口角の筋肉が微動だにしない。前髪がなびくこともない。


 ただただ、日本人形のように座る彼女の姿に卓は言葉を詰まらせた・・


 ― ドンッ!!!!


 胸に強い衝撃が走り、卓は後ろの机まで倒れこんだ。



 「私の問いに答えてくれる??」



 陰キャの卓でも、彼女のことを知っている。


 彼女の名前は 『尾長巴おながともえ』 


 空手で優秀な成績を残しているが、素行が悪く、日本代表を下ろされたことで有名な生徒だ。


 現に卓は、男子高校生にしては少しがっちりした体系なはずなのに、吹き飛ばされている。
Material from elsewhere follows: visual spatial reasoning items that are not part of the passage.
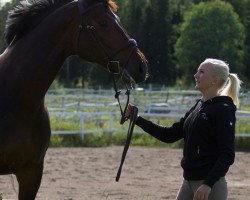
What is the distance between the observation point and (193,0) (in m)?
75.2

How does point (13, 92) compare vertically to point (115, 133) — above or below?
above

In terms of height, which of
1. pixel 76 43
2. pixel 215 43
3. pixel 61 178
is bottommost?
pixel 215 43

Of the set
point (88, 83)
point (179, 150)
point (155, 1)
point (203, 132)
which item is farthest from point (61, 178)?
point (155, 1)

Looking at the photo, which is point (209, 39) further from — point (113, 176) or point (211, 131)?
point (211, 131)

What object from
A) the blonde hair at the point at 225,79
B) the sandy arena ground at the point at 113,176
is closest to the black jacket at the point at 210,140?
the blonde hair at the point at 225,79

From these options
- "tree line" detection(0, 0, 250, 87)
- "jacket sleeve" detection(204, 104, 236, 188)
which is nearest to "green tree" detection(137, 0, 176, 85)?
"tree line" detection(0, 0, 250, 87)

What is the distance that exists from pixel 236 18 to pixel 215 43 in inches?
138

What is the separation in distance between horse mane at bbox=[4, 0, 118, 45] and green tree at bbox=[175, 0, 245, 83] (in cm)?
5555

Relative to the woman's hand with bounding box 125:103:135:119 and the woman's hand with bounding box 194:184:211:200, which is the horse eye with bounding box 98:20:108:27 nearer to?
the woman's hand with bounding box 125:103:135:119

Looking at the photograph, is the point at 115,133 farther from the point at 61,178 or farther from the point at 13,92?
the point at 13,92

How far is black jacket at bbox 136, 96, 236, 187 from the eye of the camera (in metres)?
4.02

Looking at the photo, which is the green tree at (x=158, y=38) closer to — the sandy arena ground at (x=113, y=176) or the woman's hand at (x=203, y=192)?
the sandy arena ground at (x=113, y=176)

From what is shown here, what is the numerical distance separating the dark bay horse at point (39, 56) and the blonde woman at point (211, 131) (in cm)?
52

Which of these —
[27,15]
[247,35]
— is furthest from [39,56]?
[247,35]
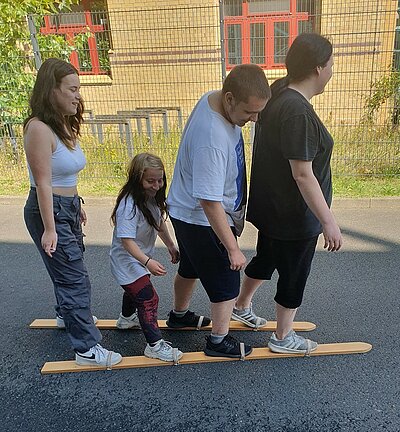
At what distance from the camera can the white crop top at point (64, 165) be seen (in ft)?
6.41

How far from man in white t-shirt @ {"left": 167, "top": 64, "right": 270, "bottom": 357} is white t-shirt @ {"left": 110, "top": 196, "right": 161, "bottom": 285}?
0.21 metres

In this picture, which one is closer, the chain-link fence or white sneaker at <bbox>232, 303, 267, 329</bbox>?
white sneaker at <bbox>232, 303, 267, 329</bbox>

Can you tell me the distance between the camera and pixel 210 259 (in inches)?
80.9

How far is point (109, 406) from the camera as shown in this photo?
210cm

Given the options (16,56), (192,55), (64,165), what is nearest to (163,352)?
(64,165)

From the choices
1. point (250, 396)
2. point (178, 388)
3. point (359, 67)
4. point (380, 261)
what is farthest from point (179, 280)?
point (359, 67)

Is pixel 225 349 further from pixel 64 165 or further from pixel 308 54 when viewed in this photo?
pixel 308 54

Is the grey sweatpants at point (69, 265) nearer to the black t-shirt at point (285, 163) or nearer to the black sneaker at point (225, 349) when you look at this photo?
the black sneaker at point (225, 349)

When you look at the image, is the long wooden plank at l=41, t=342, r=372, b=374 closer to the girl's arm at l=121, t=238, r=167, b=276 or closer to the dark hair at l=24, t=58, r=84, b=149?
the girl's arm at l=121, t=238, r=167, b=276

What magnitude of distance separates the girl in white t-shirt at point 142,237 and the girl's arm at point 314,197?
747mm

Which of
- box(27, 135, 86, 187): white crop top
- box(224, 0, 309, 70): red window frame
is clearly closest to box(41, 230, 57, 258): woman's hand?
box(27, 135, 86, 187): white crop top

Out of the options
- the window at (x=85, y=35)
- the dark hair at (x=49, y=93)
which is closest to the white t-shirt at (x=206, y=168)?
the dark hair at (x=49, y=93)

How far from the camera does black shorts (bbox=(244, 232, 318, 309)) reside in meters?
2.09

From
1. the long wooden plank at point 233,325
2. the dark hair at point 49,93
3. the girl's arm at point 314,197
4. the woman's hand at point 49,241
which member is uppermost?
the dark hair at point 49,93
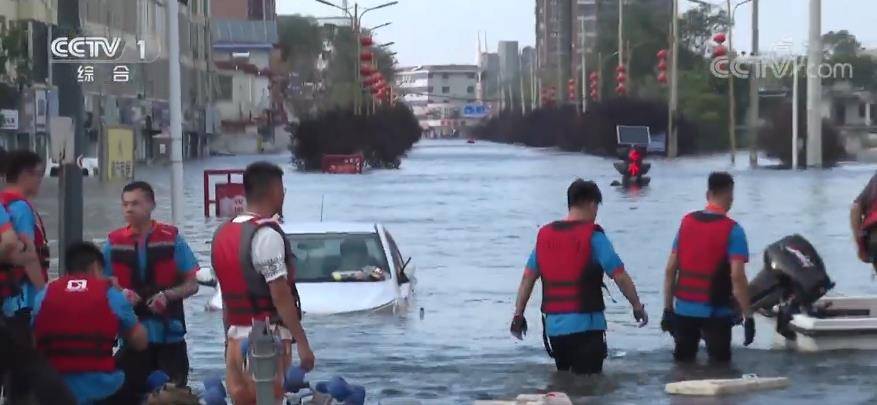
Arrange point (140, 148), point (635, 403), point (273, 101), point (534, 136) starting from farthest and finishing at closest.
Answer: point (534, 136) < point (273, 101) < point (140, 148) < point (635, 403)

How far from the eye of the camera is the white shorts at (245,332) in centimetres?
851

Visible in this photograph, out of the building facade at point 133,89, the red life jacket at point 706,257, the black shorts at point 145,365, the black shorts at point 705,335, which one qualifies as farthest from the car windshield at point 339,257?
the building facade at point 133,89

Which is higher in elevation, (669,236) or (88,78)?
(88,78)

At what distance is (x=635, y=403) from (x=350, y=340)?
13.3ft

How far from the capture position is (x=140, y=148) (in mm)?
89250

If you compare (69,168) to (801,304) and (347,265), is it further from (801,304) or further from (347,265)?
(801,304)

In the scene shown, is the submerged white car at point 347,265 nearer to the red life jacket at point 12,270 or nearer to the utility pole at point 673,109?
the red life jacket at point 12,270

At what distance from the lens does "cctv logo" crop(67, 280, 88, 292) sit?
8.97 m

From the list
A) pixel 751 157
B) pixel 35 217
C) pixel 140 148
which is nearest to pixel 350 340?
pixel 35 217

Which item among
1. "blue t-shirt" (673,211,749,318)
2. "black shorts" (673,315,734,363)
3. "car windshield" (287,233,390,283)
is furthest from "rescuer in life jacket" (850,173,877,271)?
"car windshield" (287,233,390,283)

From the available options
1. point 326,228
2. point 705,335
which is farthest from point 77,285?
point 326,228

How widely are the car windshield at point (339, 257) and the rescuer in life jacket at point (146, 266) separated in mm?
6571

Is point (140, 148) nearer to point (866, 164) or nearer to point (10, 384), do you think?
point (866, 164)

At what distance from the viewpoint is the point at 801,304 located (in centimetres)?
1438
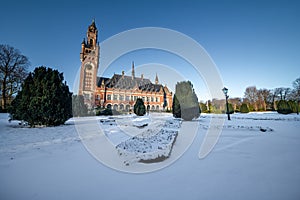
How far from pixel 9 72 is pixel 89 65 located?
73.6ft

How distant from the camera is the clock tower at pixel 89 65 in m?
38.2

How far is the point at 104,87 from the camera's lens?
132 ft

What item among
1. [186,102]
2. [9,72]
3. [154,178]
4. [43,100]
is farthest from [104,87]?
[154,178]

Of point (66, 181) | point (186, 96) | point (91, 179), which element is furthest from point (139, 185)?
point (186, 96)

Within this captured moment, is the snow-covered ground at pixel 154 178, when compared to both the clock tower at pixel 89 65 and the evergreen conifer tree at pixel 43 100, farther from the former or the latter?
the clock tower at pixel 89 65

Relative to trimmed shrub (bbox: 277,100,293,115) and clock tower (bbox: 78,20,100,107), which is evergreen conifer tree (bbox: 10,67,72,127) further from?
clock tower (bbox: 78,20,100,107)

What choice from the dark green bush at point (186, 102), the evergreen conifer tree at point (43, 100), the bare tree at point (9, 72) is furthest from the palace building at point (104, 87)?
the evergreen conifer tree at point (43, 100)

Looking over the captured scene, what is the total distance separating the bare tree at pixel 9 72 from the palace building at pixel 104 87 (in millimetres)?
16894

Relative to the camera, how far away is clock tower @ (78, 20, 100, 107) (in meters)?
38.2

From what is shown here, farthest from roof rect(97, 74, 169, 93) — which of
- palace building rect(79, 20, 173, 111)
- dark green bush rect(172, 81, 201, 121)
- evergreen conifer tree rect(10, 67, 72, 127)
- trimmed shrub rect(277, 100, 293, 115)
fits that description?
trimmed shrub rect(277, 100, 293, 115)

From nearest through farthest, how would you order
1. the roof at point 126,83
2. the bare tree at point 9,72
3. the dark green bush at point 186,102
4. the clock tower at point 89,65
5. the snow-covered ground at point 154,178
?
the snow-covered ground at point 154,178, the dark green bush at point 186,102, the bare tree at point 9,72, the clock tower at point 89,65, the roof at point 126,83

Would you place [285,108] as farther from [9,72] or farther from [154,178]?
[9,72]

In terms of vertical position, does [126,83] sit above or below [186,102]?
above

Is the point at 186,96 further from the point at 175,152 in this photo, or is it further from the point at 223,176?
the point at 223,176
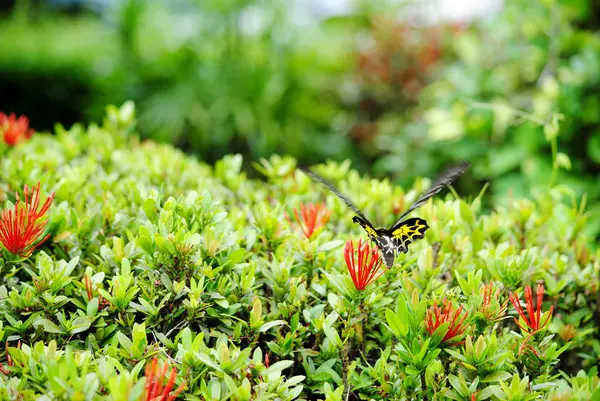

 「気が立ったらすぐ暴力を振るうなんて、女の子がする行動じゃないよ」


 卓が立ち上ろうとしたとき、彼女の蹴りが右あばらに向かって飛んでくる。


 ― グハッ


 激痛が走る。息ができない。苦しい。辛い。


 「いいから、問いに答えなさいよ」


 「お前に返答する責任はない、俺は大小野柚葉に話が合ってきあts」


 彼女の強烈な左回し蹴りが飛んでくる。


 ― うぐっ・・


 「答えなさいよ」





 「やめて!!巴ちゃん!!!!!!」


 その声は千草だった。


 「お願い巴ちゃん!それ以上彼に怪我をさせないで!!」


 「宮間っち・・そういえばこいつと仲良かったよね?こいつ私の制服に弁当投げつけてきやがって

  さあ。生き地獄にさせたいんだけど、いいかなぁ?」


 「私が代わりに制服を拭くから!もうそれ以上彼を傷つけないで!!

  彼の怪我が先生に見つかったらそれこそ退学処分だよ!!」


 こんなに必死な千草初めて見た。俺を庇うために自ら不幸な選択を選ぶなんて・・


 これが本当の優しさなのだろうか・・


 「宮間っちの言う通りね。こいつのことは気に食わないけど

  宮間っちが悲しむ顔は見たくないし、退学なんてまっぴらごめんだわ」


 そういうと、 『尾長巴』 は2人の連れを率いて、教室から去っていった。


 それと同時に周りにいた生徒たちも散っていく。


 「卓。その怪我大丈夫?顔擦りむいてるじゃない」


 千草が駆け寄ってくる。瞳には一粒の涙を浮かべている。


 「なあ千草、俺の行動って正しかったのかなぁ・・

  俺のこの行動って優しさだったかなぁ・・」


 「卓が行ってなかったら私が行ってた・・少し強くやりすぎただけで、卓の行動は

  紛れもない善意だったよ・・」


 「だから、もうこんな危ないことはしないで・・誰かのためにあなたが傷つくなんて・・

  誰もそんなこと望んでない!もっと自分のことを大切にして!」


 彼女の言葉にぐうの音も出なかった。


 彼女は俺のために傷ついた・・


 でも、俺は誰かが助けてくれることを望んでいた・・


 それを理解していた彼女だからこその行動だったのだろう。


 俺は自分自身を呪い殺そうと考えた。


 それほどまでに俺は災いの要となりえるのだと理解した。